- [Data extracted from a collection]
---

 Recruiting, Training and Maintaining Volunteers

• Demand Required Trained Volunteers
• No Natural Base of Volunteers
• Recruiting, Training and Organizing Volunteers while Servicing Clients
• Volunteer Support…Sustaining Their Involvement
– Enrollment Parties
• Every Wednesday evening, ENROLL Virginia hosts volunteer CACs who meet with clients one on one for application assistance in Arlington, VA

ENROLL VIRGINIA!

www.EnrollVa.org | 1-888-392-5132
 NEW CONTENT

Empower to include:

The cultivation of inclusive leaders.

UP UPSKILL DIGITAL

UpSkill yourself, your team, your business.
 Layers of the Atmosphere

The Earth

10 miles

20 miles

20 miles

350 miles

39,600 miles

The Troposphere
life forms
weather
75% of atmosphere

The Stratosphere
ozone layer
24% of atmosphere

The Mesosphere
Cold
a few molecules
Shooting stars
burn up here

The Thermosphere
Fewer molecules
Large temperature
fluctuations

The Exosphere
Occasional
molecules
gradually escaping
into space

---

- [Problem details] The records need to be reproduced in their entirety, word for word.

- [Reply to the exercise]
 Recruiting, Training and Maintaining Volunteers

• Demand Required Trained Volunteers
• No Natural Base of Volunteers
• Recruiting, Training and Organizing Volunteers while Servicing Clients
• Volunteer Support…Sustaining Their Involvement
– Enrollment Parties
• Every Wednesday evening, ENROLL Virginia hosts volunteer CACs who meet with clients one on one for application assistance in Arlington, VA

ENROLL VIRGINIA!

www.EnrollVa.org | 1-888-392-5132
 NEW CONTENT

Empower to include:

The cultivation of inclusive leaders.

UP UPSKILL DIGITAL

UpSkill yourself, your team, your business.
 Layers of the Atmosphere

The Earth

10 miles

20 miles

20 miles

350 miles

39,600 miles

The Troposphere
life forms
weather
75% of atmosphere

The Stratosphere
ozone layer
24% of atmosphere

The Mesosphere
Cold
a few molecules
Shooting stars
burn up here

The Thermosphere
Fewer molecules
Large temperature
fluctuations

The Exosphere
Occasional
molecules
gradually escaping
into space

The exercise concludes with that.